Tiago Azevedo: leading figure in the contemporary art movement, bringing the old masters to a new generation

When Tiago Azevedo graduated in 2009 with a master’s degree in architecture, he never thought his life would take a 180-degree turn years later when he rekindled his childhood passion for painting. Now based in New York, the internationally acclaimed architect has an impressive resume that includes various five-star hotels in Europe. However, it was his career as a pop-surrealist painter that propelled him to stardom.

Azevedo has captivated audiences with exhibitions across the world, from Dubai to London, and reached an even wider audience with his painting tutorials on YouTube – where he recently passed the 100,000-view mark. Two of his most watched videos are the biographies of Italian Renaissance painters Giotto and Titian. Azevedo enjoys sharing great masters with his disciples, deciphering their secrets and long-lost techniques. Coincidentally, promoting art history to our social media-centric generation has become one of Azevedo’s greatest accomplishments. Hieronymus Bosch and Frida Kahlo are other examples of famous painters in his art history video series, which also features contemporary artists such as Kehinde Wiley, who painted the portrait of former President Barack Obama. for the Smithsonian National Portrait Gallery, and Mark Ryden, one of the leading figures of the Pop-Surrealism contemporary art movement, of which Azevedo is also a part.

In recent years, auction houses and galleries have experimented with strategies for selling Old Master works, ranging from social media marketing to celebrity partnerships.
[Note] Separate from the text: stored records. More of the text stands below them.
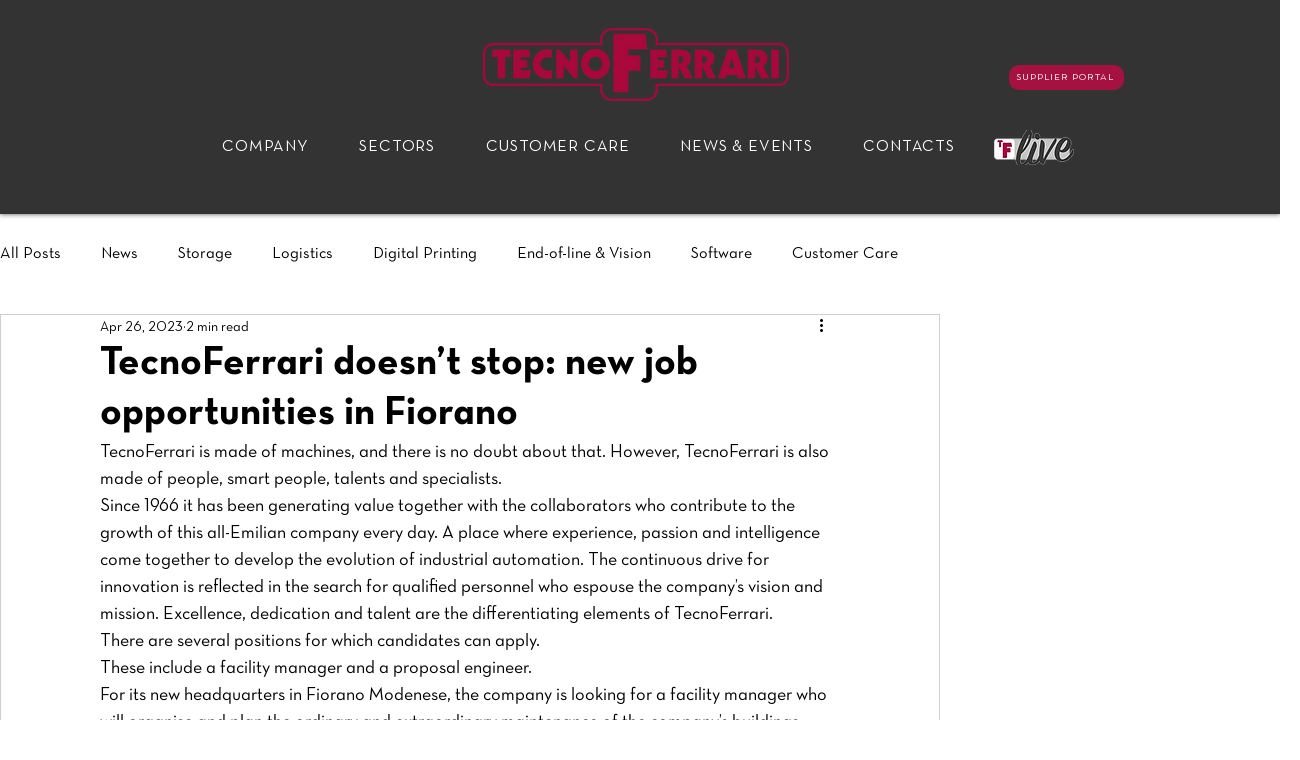

--- FILE ---
content_type: application/javascript; charset=utf-8
request_url: https://cs.iubenda.com/cookie-solution/confs/js/72772556.js
body_size: 155
content:
_iub.csRC = { consApiKey: 'oKQ4ERhEYr4vytsxkvNSf9ypZXoManmD', consentDatabasePublicKey: '83ajRqgXXU5QPcH6ETCXobytHSbAXUlH', publicId: '2cf73fe8-ea25-418c-b9ea-964dc0063822', floatingGroup: false };
_iub.csEnabled = true;
_iub.csPurposes = [1,4,5,3];
_iub.cpUpd = 1726238506;
_iub.csFeatures = {"geolocation_setting":true,"cookie_solution_white_labeling":1,"rejection_recovery":false,"full_customization":true,"multiple_languages":true,"mobile_app_integration":false};
_iub.csT = null;
_iub.googleConsentModeV2 = true;
_iub.totalNumberOfProviders = 4;
_iub.csSiteConf = {"askConsentAtCookiePolicyUpdate":true,"countryDetection":true,"enableFadp":true,"enableLgpd":true,"enableUspr":true,"floatingPreferencesButtonDisplay":"bottom-right","lgpdAppliesGlobally":false,"perPurposeConsent":true,"siteId":3753607,"whitelabel":false,"cookiePolicyId":72772556,"lang":"it","banner":{"acceptButtonDisplay":true,"closeButtonDisplay":false,"customizeButtonDisplay":true,"explicitWithdrawal":true,"listPurposes":true,"ownerName":"www.tecnoferrari.it/","position":"float-center","rejectButtonDisplay":true,"showTitle":false,"showTotalNumberOfProviders":true}};
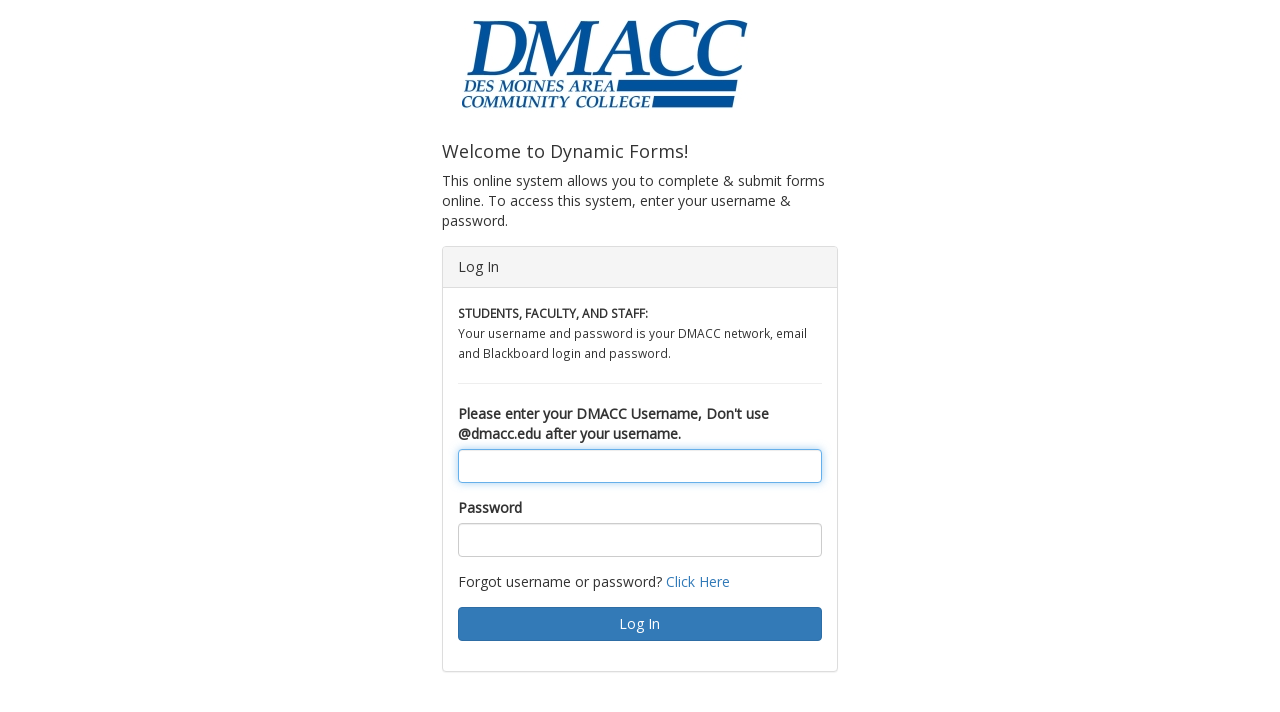

--- FILE ---
content_type: text/html;charset=utf-8
request_url: https://qafederation.ngwebsolutions.com/idp/startSSO.ping?PartnerSpId=dmaccLDAP&TargetResource=https://dynamicforms.ngwebsolutions.com/Submit/Start/e4393844-d07d-4552-bb3d-d3dcb8343fac
body_size: 4978
content:
<!DOCTYPE html>
<html lang="en-us" dir="ltr">
<head>
    <meta charset="utf-8" />
    <meta http-equiv="X-UA-Compatible" content="IE=edge" />
    <meta name="viewport" content="width=device-width, initial-scale=1.0, maximum-scale=1.0, user-scalable=no" />
    <!-- The above 3 meta tags *must* come first in the head; any other head content must come *after* these tags -->
    <base href="https://qafederation.ngwebsolutions.com/" />
    <meta http-equiv="Content-Type" content="text/html; charset=UTF-8" />
    <title>Log In</title>
    <link href="/assets/images/favicon-dmacc.ico" rel="shortcut icon" type="image/x-icon">
    <link rel="stylesheet" type="text/css" href="//fonts.googleapis.com/css?family=Open+Sans" />
    <script src="/assets/js/jquery-2.2.4.min.js"></script>
    <script src="/assets/bootstrap-3.3.7-dist/js/bootstrap.min.js"></script>
    <link rel="stylesheet" type="text/css" href="/assets/bootstrap-3.3.7-dist/css/bootstrap.min.css" />
    <script src="/assets/js/login.js"></script>
    <link rel="stylesheet" type="text/css" href="/assets/css/login.css" />
    <script type="text/javascript">
         function setFocus()
         {
                              document.getElementById('username').focus();
                      }
    </script>
</head>
<body onload="setFocus()">
    <form method="POST" action="/idp/5udTO/resumeSAML20/idp/startSSO.ping" autocomplete="off">
        <div class="container-fluid">
            <div class="row">
                <div class="col-md-offset-4 col-md-4 col-sm-offset-3 col-sm-6">
                    <div class="main">
                        <div class="logobox">
                            <img src="assets/images/dmaccjim.jpg" class="img-responsive">
                        </div>
                        <h4>Welcome to Dynamic Forms!</h4>
                        <div class="mb15">
                            <p>This online system allows you to complete & submit forms online. To access this system, enter your username & password.</p>
                            <!--<p>
                                <small>
                                    <strong>STUDENTS:</strong><br />
                                    Your username is your myEagle PORTAL login (this is not your Financial Aid System login).  Your password is your myEagle PORTAL password.
                                </small>
                            </p>
                            <p>
                                <small>
                                    <strong>FACULTY/STAFF:</strong><br />
                                    Your username and password is your NTCC Network Login and password.
                                </small>
                            </p>-->
                        </div>
                        <div class="panel panel-default">
                            <div class="panel-heading">
                                Log In
                            </div>
                            <div class="panel-body">

                                <p>
                                    <small>
                                        <strong>STUDENTS, FACULTY, AND STAFF:</strong><br />
                                        Your username and password is your DMACC network, email and Blackboard login and password.
                                    </small>
                                </p>
                                
                                <hr />

                                <!-- ERROR MESSAGE -->
                                                                <div class="mb15">
                                    <label for="username">Please enter your DMACC Username, Don't use @dmacc.edu after your username.</label>
                                    <input id="username" type="text" class="form-control" size="36" name="pf.username" value="" /><!---->
                                </div>
                                <div class="mb15">
                                    <label for="password">Password</label>
                                    <input id="password" type="password" class="form-control" size="36" name="pf.pass" />
                                </div>
								<div class="mb15">
									Forgot username or password? <a href="https://my.dmacc.edu/web/mycampus/reset-password">Click Here</a>
								</div>
								
                                <div class="mb15">
                                    <input type="submit" id="ok" name="ok" value="Log In" class="btn btn-block btn-primary" onclick="document.body.style.cursor = 'wait';this.disabled=true;this.value='Please wait...';document.forms[0].submit();" />
                                </div>
                            </div>
                        </div>
                    </div>
                </div>
            </div>
        </div>
    </form>
</body>
</html>

--- FILE ---
content_type: text/css
request_url: https://qafederation.ngwebsolutions.com/assets/css/login.css
body_size: 469
content:
body {
    font-family: 'Open Sans', Arial;
}
.main {
    margin-left: auto;
    margin-right: auto;
    max-width:600px;
}
.logobox {
    padding:20px;
    width:100%;
}
.loginbox {
    border: solid 2px #eee;
    border-radius:2px;
    padding: 20px;
}
.errorbox {
    color: red; 
    font-weight: bold;
    margin-bottom: 14px;
}
.btn-primary {
    min-width: 100px;
}
.mt15 {
    margin-top: 15px;
}
.mb15 {
    margin-bottom: 15px;
}

--- FILE ---
content_type: application/javascript
request_url: https://qafederation.ngwebsolutions.com/assets/js/login.js
body_size: 840
content:
function postOk()
{
    document.forms[0]['$ok'].value = 'clicked';
    document.forms[0].submit();
}

function postCancel()
{
    document.forms[0]['$cancel'].value = 'clicked';
    document.forms[0].submit();
}

function postOnReturn(e)
{
    var keycode;
    if (window.event) keycode = window.event.keyCode;
    else if (e) keycode = e.which;
    else return true;

    if (keycode == 13)
    {
        if(enterClicked == false)
        {
            enterClicked = true;
            var submitButton = document.getElementById('ok');
            if(submitButton)
            {
                submitButton.disabled = true;
                submitButton.value='Please wait...'
            }
            document.forms[0].submit();
        }
        return false;
    }
    else
        return true;
}
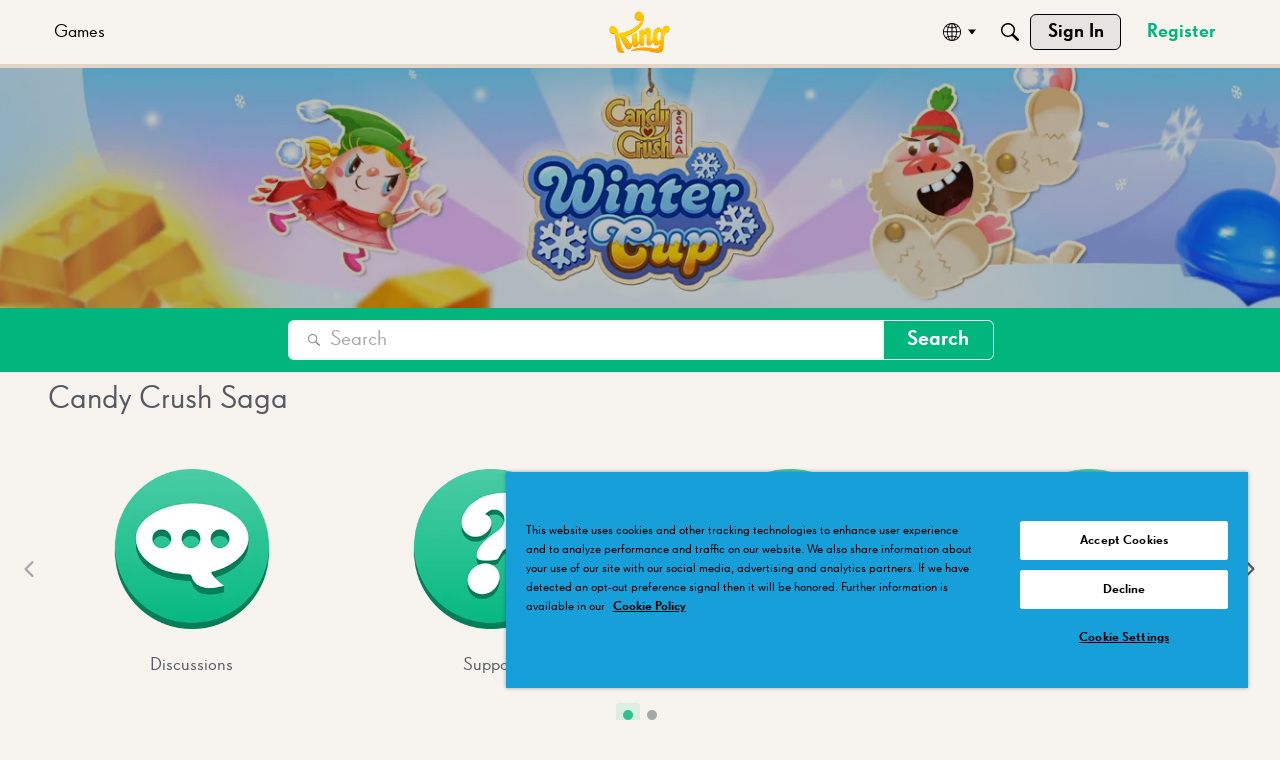

--- FILE ---
content_type: application/x-javascript
request_url: https://community.king.com/en/dist/v2/layouts/chunks/GuestCallToActionWidget.ti3N_M1O.min.js
body_size: -13
content:
import{j as g}from"../vendor/vendor/react-core.BgLhaSja.min.js";import c from"./CallToActionWidget.D4xLOlpu.min.js";import{fh as d,fi as f,a9 as l,t as r}from"../entries/layouts.DcRbS_43.min.js";function B(t){var i,o,s,u;const a=d(),e=f();let n={...t,button:{title:((i=t.button)==null?void 0:i.title)??r("Sign In"),type:((o=t.button)==null?void 0:o.type)??l.PRIMARY,url:a,shouldUseButton:!0}};return e&&(n={...n,secondButton:{title:((s=t.secondButton)==null?void 0:s.title)??r("Sign In"),type:((u=t.secondButton)==null?void 0:u.type)??l.STANDARD,url:e}}),g.jsx(c,{...n})}export{B as default};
Most failed to spark a sustained interest of Millennials and Gen Zers in the art world – at least until digital art and NFTs began to change the nature of art. property of art. “Great video”, “really educational” and “beautiful tribute to the greatest painter of all time” are some of the comments on Azevedo’s art history videos for YouTube. His channel attracts a particularly young audience; according to a representative of the painter more than 70% of his audience on YouTube are between 18 and 34 years old. If these figures are to be believed, the new generations have not lost their interest in learning the historical and social dimensions of art history and classical art.

Azevedo’s style blends classical techniques from the Renaissance, Baroque and Pre-Raphaelite periods with contemporary aesthetics, like his unmistakable signature: markedly augmented anatomical features, such as cheekbones and eyes. Some of his most famous works illustrate classic stories by Hans Christian Andersen and the Brothers Grimm. These were included in his first book and exhibited in Paris at the Carrousel du Louvre.

Paying homage to his idols and influences, Azevedo has found a unique approach to educating young people about the art – with succinct content, delivered authentically and to the point.